My database for the quad tree looks like:
\d areaids;
Table "public.areaids"
Column | Type | Modifiers
--------------+-----------------------------+-----------
areaid | integer | not null
supercededon | timestamp without time zone |
supercedes | integer |
numpoints | integer | not null
rectangle | geometry |
Indexes:
"areaids_pk" PRIMARY KEY, btree (areaid)
"areaids_rect_idx" gist (rectangle)
Check constraints:
"enforce_dims_rectangle" CHECK (ndims(rectangle) = 2)
"enforce_geotype_rectangle" CHECK (geometrytype(rectangle) = 'POLYGON'::text OR rectangle IS NULL)
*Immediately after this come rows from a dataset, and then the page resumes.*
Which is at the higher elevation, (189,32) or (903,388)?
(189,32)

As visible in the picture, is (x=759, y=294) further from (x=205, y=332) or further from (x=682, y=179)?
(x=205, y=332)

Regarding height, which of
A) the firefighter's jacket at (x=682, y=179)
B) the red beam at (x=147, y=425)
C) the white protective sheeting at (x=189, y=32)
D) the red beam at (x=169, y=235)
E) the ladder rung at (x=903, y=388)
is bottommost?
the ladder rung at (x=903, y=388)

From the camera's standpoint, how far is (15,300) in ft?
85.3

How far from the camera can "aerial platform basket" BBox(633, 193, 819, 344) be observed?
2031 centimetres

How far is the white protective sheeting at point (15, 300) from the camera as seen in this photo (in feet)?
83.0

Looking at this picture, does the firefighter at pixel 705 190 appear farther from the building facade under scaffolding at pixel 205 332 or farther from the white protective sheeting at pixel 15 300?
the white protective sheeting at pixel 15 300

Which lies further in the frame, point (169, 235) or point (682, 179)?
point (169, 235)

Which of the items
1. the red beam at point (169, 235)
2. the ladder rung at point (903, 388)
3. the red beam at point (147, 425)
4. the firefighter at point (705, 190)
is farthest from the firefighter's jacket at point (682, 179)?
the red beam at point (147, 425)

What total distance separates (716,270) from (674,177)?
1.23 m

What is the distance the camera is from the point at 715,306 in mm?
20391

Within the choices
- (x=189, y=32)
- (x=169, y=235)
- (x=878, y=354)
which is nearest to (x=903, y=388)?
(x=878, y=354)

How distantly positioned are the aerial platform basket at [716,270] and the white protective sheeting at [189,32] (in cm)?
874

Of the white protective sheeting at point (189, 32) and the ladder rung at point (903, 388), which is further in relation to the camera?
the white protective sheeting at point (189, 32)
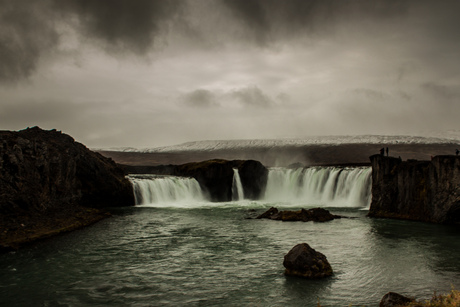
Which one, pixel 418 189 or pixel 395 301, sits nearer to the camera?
pixel 395 301

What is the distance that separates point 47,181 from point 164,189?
26.1m

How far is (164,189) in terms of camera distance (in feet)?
183

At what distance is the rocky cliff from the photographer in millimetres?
30156

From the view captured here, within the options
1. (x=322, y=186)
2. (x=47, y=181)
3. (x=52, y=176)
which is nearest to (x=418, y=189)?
(x=322, y=186)

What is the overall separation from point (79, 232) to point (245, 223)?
568 inches

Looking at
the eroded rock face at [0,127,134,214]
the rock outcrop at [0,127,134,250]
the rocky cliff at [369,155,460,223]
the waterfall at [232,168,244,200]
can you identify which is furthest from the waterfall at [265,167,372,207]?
the rock outcrop at [0,127,134,250]

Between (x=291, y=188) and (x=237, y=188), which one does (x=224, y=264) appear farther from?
(x=237, y=188)

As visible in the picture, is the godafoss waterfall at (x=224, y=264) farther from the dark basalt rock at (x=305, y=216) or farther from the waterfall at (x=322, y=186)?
the waterfall at (x=322, y=186)

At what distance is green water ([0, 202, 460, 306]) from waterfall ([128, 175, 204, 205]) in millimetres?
22869

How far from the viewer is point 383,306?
455 inches

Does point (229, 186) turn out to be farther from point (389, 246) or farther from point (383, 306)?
point (383, 306)

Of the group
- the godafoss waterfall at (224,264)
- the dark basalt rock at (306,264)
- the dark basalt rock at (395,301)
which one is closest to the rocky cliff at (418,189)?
the godafoss waterfall at (224,264)

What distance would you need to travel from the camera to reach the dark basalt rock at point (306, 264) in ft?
52.1

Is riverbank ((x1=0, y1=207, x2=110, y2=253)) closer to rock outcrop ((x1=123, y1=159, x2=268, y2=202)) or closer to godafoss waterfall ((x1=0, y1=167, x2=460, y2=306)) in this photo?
godafoss waterfall ((x1=0, y1=167, x2=460, y2=306))
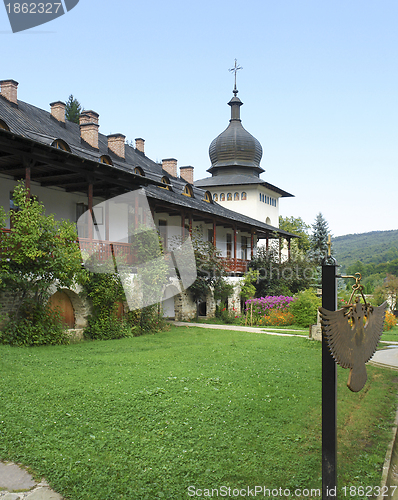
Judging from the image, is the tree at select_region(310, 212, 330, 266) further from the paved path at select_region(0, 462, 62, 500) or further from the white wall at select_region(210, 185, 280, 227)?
the paved path at select_region(0, 462, 62, 500)

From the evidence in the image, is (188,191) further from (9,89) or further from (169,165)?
(9,89)

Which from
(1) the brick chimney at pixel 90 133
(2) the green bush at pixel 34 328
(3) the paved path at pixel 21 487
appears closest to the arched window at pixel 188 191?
(1) the brick chimney at pixel 90 133

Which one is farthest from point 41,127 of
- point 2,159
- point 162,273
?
point 162,273

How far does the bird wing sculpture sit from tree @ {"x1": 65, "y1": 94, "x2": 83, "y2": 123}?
4087 cm

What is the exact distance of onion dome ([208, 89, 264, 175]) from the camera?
122ft

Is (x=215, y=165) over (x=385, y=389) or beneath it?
over

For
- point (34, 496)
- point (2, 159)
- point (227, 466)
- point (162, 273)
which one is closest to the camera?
point (34, 496)

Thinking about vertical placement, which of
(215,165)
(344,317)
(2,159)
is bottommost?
(344,317)

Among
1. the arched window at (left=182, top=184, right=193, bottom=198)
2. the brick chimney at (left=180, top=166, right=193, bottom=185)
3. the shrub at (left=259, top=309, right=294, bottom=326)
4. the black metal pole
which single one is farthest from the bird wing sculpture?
the brick chimney at (left=180, top=166, right=193, bottom=185)

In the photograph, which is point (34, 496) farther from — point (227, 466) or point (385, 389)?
point (385, 389)

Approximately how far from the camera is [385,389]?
8117 millimetres

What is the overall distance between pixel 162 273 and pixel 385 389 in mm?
8515

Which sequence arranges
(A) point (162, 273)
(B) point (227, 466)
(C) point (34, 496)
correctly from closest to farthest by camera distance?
(C) point (34, 496) < (B) point (227, 466) < (A) point (162, 273)

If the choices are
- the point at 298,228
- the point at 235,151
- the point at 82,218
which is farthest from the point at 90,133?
the point at 298,228
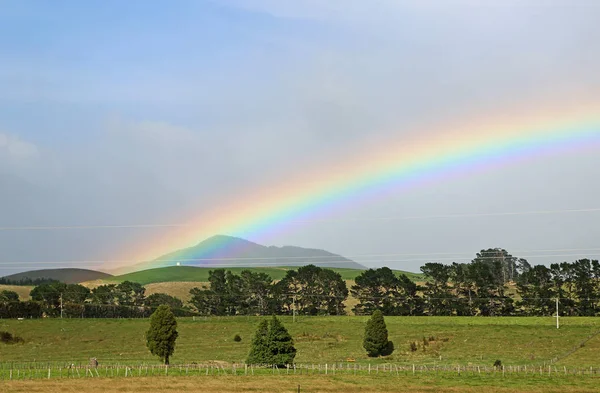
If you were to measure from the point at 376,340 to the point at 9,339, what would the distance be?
6427 cm

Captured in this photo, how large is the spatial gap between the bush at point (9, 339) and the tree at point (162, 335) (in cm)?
4725

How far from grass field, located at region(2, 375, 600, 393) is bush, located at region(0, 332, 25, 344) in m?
66.8

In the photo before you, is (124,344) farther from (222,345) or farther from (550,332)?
(550,332)

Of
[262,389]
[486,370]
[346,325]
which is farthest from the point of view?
[346,325]

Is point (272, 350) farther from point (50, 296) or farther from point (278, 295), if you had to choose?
point (50, 296)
"enforce_srid_rectangle" CHECK (srid(rectangle) = 4326)
I'm using PostGIS to help find points in a cell. If I look at a cell, I can tell if it's been split because supercededon is not null. I can find its children by looking for ones that have supercedes equal to its id. And I can dig down from top to bottom until I find the ones that cover the area I'm concerned about by looking for ones with supercedeson null and whose rectangle overlaps my area of interest (using the PostGIS '&' operator).
There's no way you'll be able to do this with rectangular cells, but I've just finished an R package dggridR which would make this easy to do using a grid of hexagonal cells. However, the 3km cell requirement might yield so many cells as to overload your machine.
You can use R to generate the grid:
install.packages('devtools')
install.packages('rgdal')
library(devtools)
devools.install_github('r-barnes/dggridR')
library(dggridR)
library(rgdal)
#Construct a discrete global grid (geodesic) with cells of ~3 km^2
dggs <- dgconstruct(area=100000, metric=FALSE, resround='nearest')
#Get a hexagonal grid for the whole earth based on this dggs
grid <- dgearthgrid(dggs,frame=FALSE)
#Save the grid
writeOGR(grid, "grid_3km_cells.kml", "cells", "KML")
The KML file then contains the ids and edge vertex coordinates of every cell.
The grid looks a little like this:
My package is based on Kevin Sahr's DGGRID which can generate this same grid to KML directly, though you'll need to figure out how to compile it yourself.